• _Action item_: Please write out the listing again, keeping every character the same.
#### Provided material
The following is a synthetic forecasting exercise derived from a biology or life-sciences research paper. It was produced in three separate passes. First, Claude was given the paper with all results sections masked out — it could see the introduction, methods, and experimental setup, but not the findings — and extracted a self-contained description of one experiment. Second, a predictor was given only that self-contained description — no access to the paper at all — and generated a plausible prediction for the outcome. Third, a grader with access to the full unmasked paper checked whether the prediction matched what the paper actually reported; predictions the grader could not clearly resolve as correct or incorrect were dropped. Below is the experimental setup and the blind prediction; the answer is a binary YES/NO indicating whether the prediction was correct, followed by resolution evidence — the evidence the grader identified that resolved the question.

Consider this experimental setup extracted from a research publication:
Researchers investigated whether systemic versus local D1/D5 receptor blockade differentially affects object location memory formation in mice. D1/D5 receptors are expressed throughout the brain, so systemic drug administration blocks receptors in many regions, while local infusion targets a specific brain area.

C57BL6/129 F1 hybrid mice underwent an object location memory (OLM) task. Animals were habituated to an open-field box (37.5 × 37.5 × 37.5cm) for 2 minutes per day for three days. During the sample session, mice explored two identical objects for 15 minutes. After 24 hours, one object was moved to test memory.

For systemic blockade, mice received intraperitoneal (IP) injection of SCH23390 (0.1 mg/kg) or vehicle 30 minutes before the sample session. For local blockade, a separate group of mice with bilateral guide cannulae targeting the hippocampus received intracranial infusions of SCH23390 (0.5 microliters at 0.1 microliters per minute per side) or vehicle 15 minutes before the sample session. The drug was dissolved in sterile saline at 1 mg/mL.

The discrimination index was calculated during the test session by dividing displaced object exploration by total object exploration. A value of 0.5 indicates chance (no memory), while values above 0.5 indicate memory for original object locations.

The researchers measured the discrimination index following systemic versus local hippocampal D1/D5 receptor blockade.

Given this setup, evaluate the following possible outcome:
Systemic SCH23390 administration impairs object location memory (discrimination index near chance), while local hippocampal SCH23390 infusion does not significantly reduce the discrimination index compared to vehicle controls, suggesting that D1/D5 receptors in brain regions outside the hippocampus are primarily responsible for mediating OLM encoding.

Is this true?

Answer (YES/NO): NO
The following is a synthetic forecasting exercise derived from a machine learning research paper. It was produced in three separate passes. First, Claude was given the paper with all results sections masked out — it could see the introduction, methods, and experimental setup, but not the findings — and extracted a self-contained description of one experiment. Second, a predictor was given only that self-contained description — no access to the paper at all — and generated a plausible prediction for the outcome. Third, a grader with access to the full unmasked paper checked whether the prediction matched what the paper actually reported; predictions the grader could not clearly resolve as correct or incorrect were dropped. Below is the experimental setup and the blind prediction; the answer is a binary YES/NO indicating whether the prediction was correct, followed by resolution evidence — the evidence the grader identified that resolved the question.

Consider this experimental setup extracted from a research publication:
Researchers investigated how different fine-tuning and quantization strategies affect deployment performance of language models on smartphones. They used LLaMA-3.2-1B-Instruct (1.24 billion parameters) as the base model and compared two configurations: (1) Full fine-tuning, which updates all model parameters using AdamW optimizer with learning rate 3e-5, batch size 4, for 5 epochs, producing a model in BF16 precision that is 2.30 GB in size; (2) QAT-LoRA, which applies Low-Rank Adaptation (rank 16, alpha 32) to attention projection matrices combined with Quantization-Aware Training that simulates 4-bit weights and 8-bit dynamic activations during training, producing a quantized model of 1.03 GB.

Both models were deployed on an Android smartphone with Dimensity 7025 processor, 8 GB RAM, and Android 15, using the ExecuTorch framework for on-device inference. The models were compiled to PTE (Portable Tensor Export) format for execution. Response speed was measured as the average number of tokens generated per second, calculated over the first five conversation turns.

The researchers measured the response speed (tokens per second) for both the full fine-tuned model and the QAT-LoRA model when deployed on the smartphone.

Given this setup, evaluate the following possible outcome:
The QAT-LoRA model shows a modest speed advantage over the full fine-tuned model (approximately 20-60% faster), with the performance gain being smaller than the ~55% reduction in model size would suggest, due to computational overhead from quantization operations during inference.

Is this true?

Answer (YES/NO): NO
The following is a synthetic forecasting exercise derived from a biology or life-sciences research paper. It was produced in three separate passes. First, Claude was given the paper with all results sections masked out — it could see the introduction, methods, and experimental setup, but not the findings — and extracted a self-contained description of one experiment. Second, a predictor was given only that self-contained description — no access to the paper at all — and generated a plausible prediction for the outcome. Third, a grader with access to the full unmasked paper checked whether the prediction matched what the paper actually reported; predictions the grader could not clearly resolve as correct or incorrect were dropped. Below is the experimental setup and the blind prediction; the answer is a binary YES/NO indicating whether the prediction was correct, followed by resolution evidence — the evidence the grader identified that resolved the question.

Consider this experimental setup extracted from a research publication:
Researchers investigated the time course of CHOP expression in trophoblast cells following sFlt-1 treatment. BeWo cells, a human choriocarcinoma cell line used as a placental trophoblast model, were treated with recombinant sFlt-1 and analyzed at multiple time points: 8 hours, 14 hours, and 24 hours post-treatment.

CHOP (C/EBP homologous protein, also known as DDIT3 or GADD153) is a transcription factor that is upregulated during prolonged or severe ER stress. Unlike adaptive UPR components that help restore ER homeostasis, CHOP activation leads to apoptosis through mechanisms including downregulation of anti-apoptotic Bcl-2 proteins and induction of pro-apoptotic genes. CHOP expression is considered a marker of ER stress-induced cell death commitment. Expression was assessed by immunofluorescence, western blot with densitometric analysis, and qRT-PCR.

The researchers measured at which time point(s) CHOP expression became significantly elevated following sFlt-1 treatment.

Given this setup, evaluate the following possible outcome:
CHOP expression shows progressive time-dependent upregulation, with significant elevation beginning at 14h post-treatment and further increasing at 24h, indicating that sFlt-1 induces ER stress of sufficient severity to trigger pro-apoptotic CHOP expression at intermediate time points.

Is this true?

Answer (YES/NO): NO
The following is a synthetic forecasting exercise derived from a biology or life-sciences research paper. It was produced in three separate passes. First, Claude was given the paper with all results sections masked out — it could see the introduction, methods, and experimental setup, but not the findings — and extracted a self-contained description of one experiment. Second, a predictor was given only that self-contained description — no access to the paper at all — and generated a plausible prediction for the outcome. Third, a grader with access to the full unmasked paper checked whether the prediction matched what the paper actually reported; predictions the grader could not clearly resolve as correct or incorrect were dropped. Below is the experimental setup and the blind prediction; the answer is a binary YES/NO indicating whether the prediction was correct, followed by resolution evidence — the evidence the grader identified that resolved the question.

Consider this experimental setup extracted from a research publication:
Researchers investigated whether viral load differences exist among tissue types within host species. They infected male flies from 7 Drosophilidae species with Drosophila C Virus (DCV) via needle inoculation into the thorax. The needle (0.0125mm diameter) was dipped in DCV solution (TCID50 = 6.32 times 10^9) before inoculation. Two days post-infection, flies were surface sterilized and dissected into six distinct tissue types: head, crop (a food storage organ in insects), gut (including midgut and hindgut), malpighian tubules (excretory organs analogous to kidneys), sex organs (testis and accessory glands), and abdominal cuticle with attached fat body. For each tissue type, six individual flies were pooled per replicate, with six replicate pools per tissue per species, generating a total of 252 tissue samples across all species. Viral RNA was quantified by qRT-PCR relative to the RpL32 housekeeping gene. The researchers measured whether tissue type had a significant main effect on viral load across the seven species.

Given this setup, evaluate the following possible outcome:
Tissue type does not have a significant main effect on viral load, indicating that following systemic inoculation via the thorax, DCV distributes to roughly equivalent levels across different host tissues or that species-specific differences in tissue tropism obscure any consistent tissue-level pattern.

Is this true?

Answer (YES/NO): NO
########
• _Solution_:
The following is a synthetic forecasting exercise derived from a biology or life-sciences research paper. It was produced in three separate passes. First, Claude was given the paper with all results sections masked out — it could see the introduction, methods, and experimental setup, but not the findings — and extracted a self-contained description of one experiment. Second, a predictor was given only that self-contained description — no access to the paper at all — and generated a plausible prediction for the outcome. Third, a grader with access to the full unmasked paper checked whether the prediction matched what the paper actually reported; predictions the grader could not clearly resolve as correct or incorrect were dropped. Below is the experimental setup and the blind prediction; the answer is a binary YES/NO indicating whether the prediction was correct, followed by resolution evidence — the evidence the grader identified that resolved the question.

Consider this experimental setup extracted from a research publication:
Researchers investigated whether systemic versus local D1/D5 receptor blockade differentially affects object location memory formation in mice. D1/D5 receptors are expressed throughout the brain, so systemic drug administration blocks receptors in many regions, while local infusion targets a specific brain area.

C57BL6/129 F1 hybrid mice underwent an object location memory (OLM) task. Animals were habituated to an open-field box (37.5 × 37.5 × 37.5cm) for 2 minutes per day for three days. During the sample session, mice explored two identical objects for 15 minutes. After 24 hours, one object was moved to test memory.

For systemic blockade, mice received intraperitoneal (IP) injection of SCH23390 (0.1 mg/kg) or vehicle 30 minutes before the sample session. For local blockade, a separate group of mice with bilateral guide cannulae targeting the hippocampus received intracranial infusions of SCH23390 (0.5 microliters at 0.1 microliters per minute per side) or vehicle 15 minutes before the sample session. The drug was dissolved in sterile saline at 1 mg/mL.

The discrimination index was calculated during the test session by dividing displaced object exploration by total object exploration. A value of 0.5 indicates chance (no memory), while values above 0.5 indicate memory for original object locations.

The researchers measured the discrimination index following systemic versus local hippocampal D1/D5 receptor blockade.

Given this setup, evaluate the following possible outcome:
Systemic SCH23390 administration impairs object location memory (discrimination index near chance), while local hippocampal SCH23390 infusion does not significantly reduce the discrimination index compared to vehicle controls, suggesting that D1/D5 receptors in brain regions outside the hippocampus are primarily responsible for mediating OLM encoding.

Is this true?

Answer (YES/NO): NO
The following is a synthetic forecasting exercise derived from a machine learning research paper. It was produced in three separate passes. First, Claude was given the paper with all results sections masked out — it could see the introduction, methods, and experimental setup, but not the findings — and extracted a self-contained description of one experiment. Second, a predictor was given only that self-contained description — no access to the paper at all — and generated a plausible prediction for the outcome. Third, a grader with access to the full unmasked paper checked whether the prediction matched what the paper actually reported; predictions the grader could not clearly resolve as correct or incorrect were dropped. Below is the experimental setup and the blind prediction; the answer is a binary YES/NO indicating whether the prediction was correct, followed by resolution evidence — the evidence the grader identified that resolved the question.

Consider this experimental setup extracted from a research publication:
Researchers investigated how different fine-tuning and quantization strategies affect deployment performance of language models on smartphones. They used LLaMA-3.2-1B-Instruct (1.24 billion parameters) as the base model and compared two configurations: (1) Full fine-tuning, which updates all model parameters using AdamW optimizer with learning rate 3e-5, batch size 4, for 5 epochs, producing a model in BF16 precision that is 2.30 GB in size; (2) QAT-LoRA, which applies Low-Rank Adaptation (rank 16, alpha 32) to attention projection matrices combined with Quantization-Aware Training that simulates 4-bit weights and 8-bit dynamic activations during training, producing a quantized model of 1.03 GB.

Both models were deployed on an Android smartphone with Dimensity 7025 processor, 8 GB RAM, and Android 15, using the ExecuTorch framework for on-device inference. The models were compiled to PTE (Portable Tensor Export) format for execution. Response speed was measured as the average number of tokens generated per second, calculated over the first five conversation turns.

The researchers measured the response speed (tokens per second) for both the full fine-tuned model and the QAT-LoRA model when deployed on the smartphone.

Given this setup, evaluate the following possible outcome:
The QAT-LoRA model shows a modest speed advantage over the full fine-tuned model (approximately 20-60% faster), with the performance gain being smaller than the ~55% reduction in model size would suggest, due to computational overhead from quantization operations during inference.

Is this true?

Answer (YES/NO): NO
The following is a synthetic forecasting exercise derived from a biology or life-sciences research paper. It was produced in three separate passes. First, Claude was given the paper with all results sections masked out — it could see the introduction, methods, and experimental setup, but not the findings — and extracted a self-contained description of one experiment. Second, a predictor was given only that self-contained description — no access to the paper at all — and generated a plausible prediction for the outcome. Third, a grader with access to the full unmasked paper checked whether the prediction matched what the paper actually reported; predictions the grader could not clearly resolve as correct or incorrect were dropped. Below is the experimental setup and the blind prediction; the answer is a binary YES/NO indicating whether the prediction was correct, followed by resolution evidence — the evidence the grader identified that resolved the question.

Consider this experimental setup extracted from a research publication:
Researchers investigated the time course of CHOP expression in trophoblast cells following sFlt-1 treatment. BeWo cells, a human choriocarcinoma cell line used as a placental trophoblast model, were treated with recombinant sFlt-1 and analyzed at multiple time points: 8 hours, 14 hours, and 24 hours post-treatment.

CHOP (C/EBP homologous protein, also known as DDIT3 or GADD153) is a transcription factor that is upregulated during prolonged or severe ER stress. Unlike adaptive UPR components that help restore ER homeostasis, CHOP activation leads to apoptosis through mechanisms including downregulation of anti-apoptotic Bcl-2 proteins and induction of pro-apoptotic genes. CHOP expression is considered a marker of ER stress-induced cell death commitment. Expression was assessed by immunofluorescence, western blot with densitometric analysis, and qRT-PCR.

The researchers measured at which time point(s) CHOP expression became significantly elevated following sFlt-1 treatment.

Given this setup, evaluate the following possible outcome:
CHOP expression shows progressive time-dependent upregulation, with significant elevation beginning at 14h post-treatment and further increasing at 24h, indicating that sFlt-1 induces ER stress of sufficient severity to trigger pro-apoptotic CHOP expression at intermediate time points.

Is this true?

Answer (YES/NO): NO
The following is a synthetic forecasting exercise derived from a biology or life-sciences research paper. It was produced in three separate passes. First, Claude was given the paper with all results sections masked out — it could see the introduction, methods, and experimental setup, but not the findings — and extracted a self-contained description of one experiment. Second, a predictor was given only that self-contained description — no access to the paper at all — and generated a plausible prediction for the outcome. Third, a grader with access to the full unmasked paper checked whether the prediction matched what the paper actually reported; predictions the grader could not clearly resolve as correct or incorrect were dropped. Below is the experimental setup and the blind prediction; the answer is a binary YES/NO indicating whether the prediction was correct, followed by resolution evidence — the evidence the grader identified that resolved the question.

Consider this experimental setup extracted from a research publication:
Researchers investigated whether viral load differences exist among tissue types within host species. They infected male flies from 7 Drosophilidae species with Drosophila C Virus (DCV) via needle inoculation into the thorax. The needle (0.0125mm diameter) was dipped in DCV solution (TCID50 = 6.32 times 10^9) before inoculation. Two days post-infection, flies were surface sterilized and dissected into six distinct tissue types: head, crop (a food storage organ in insects), gut (including midgut and hindgut), malpighian tubules (excretory organs analogous to kidneys), sex organs (testis and accessory glands), and abdominal cuticle with attached fat body. For each tissue type, six individual flies were pooled per replicate, with six replicate pools per tissue per species, generating a total of 252 tissue samples across all species. Viral RNA was quantified by qRT-PCR relative to the RpL32 housekeeping gene. The researchers measured whether tissue type had a significant main effect on viral load across the seven species.

Given this setup, evaluate the following possible outcome:
Tissue type does not have a significant main effect on viral load, indicating that following systemic inoculation via the thorax, DCV distributes to roughly equivalent levels across different host tissues or that species-specific differences in tissue tropism obscure any consistent tissue-level pattern.

Is this true?

Answer (YES/NO): NO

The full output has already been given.